-- DATA RECORDS follows --
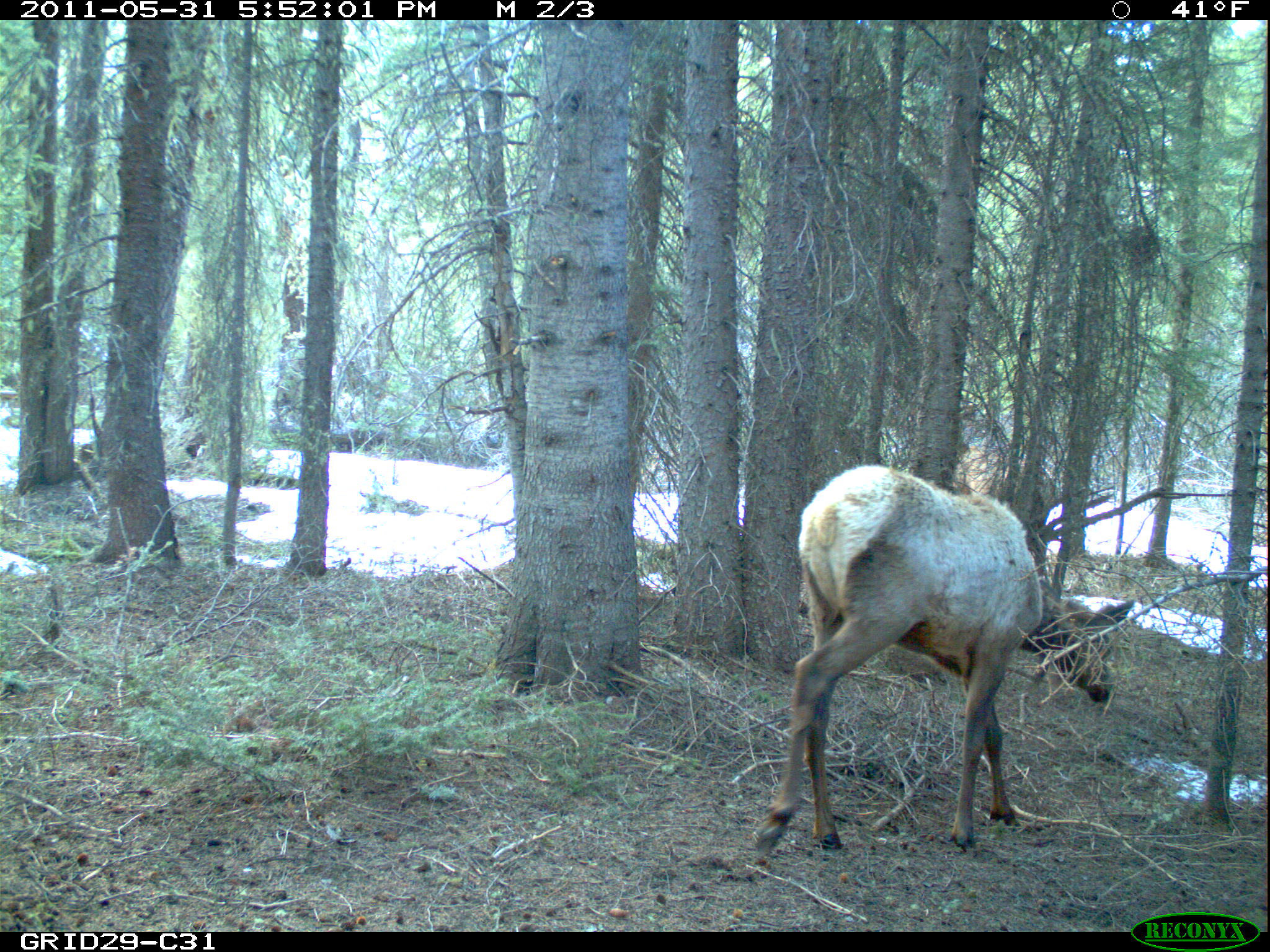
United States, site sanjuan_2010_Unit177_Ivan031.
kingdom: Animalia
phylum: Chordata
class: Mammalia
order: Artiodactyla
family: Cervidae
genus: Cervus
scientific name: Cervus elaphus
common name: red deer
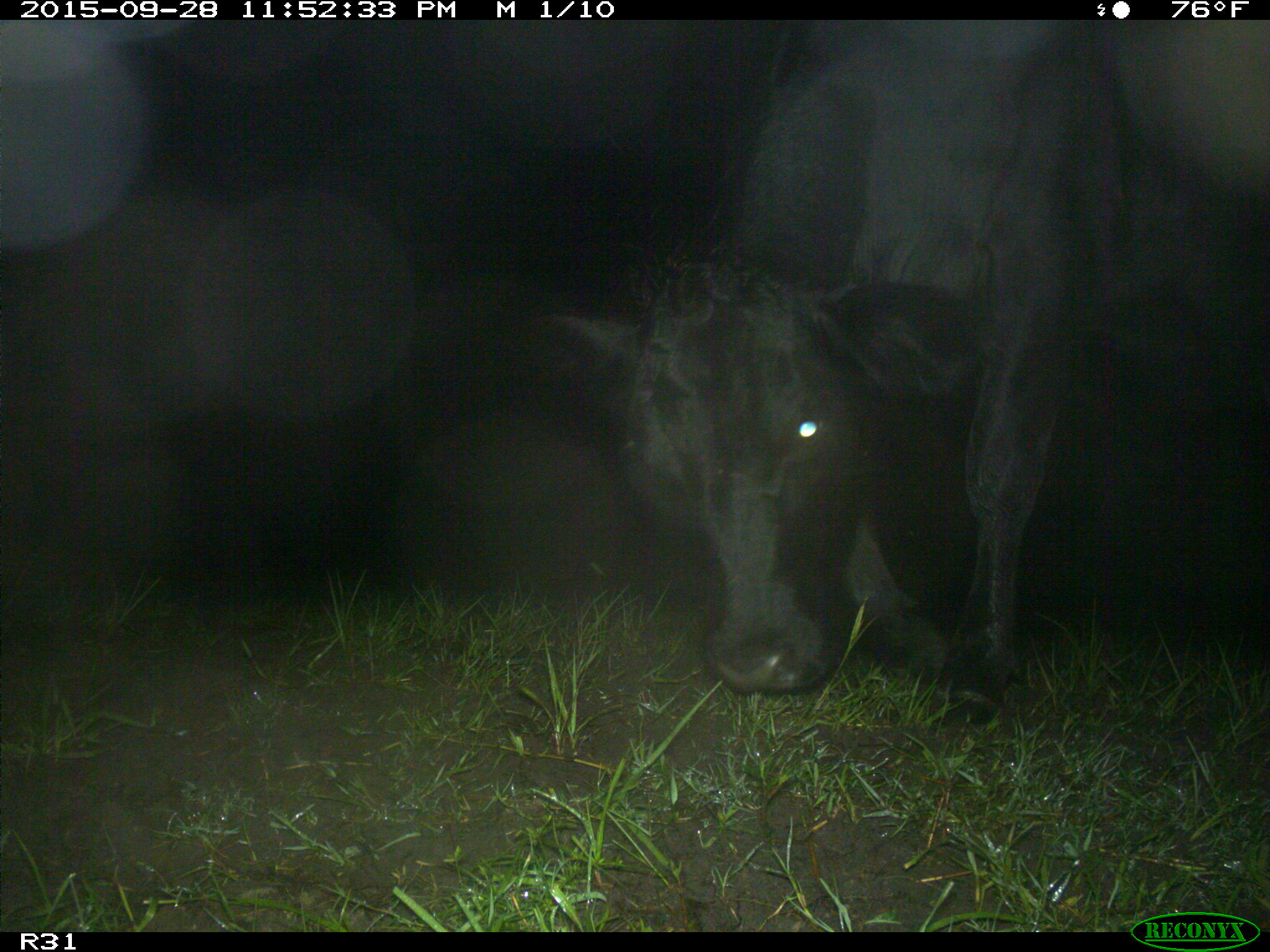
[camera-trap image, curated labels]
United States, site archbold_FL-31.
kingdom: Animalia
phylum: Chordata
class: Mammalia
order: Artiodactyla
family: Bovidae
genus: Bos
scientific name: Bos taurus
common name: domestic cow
-- DATA RECORDS concluded --
> WORK INSTRUCTION
Copy out all the data exactly. No images belong in the copy.

> EXERCISE OUTPUT
United States, site sanjuan_2010_Unit177_Ivan031.
kingdom: Animalia
phylum: Chordata
class: Mammalia
order: Artiodactyla
family: Cervidae
genus: Cervus
scientific name: Cervus elaphus
common name: red deer
[camera-trap image, curated labels]
United States, site archbold_FL-31.
kingdom: Animalia
phylum: Chordata
class: Mammalia
order: Artiodactyla
family: Bovidae
genus: Bos
scientific name: Bos taurus
common name: domestic cow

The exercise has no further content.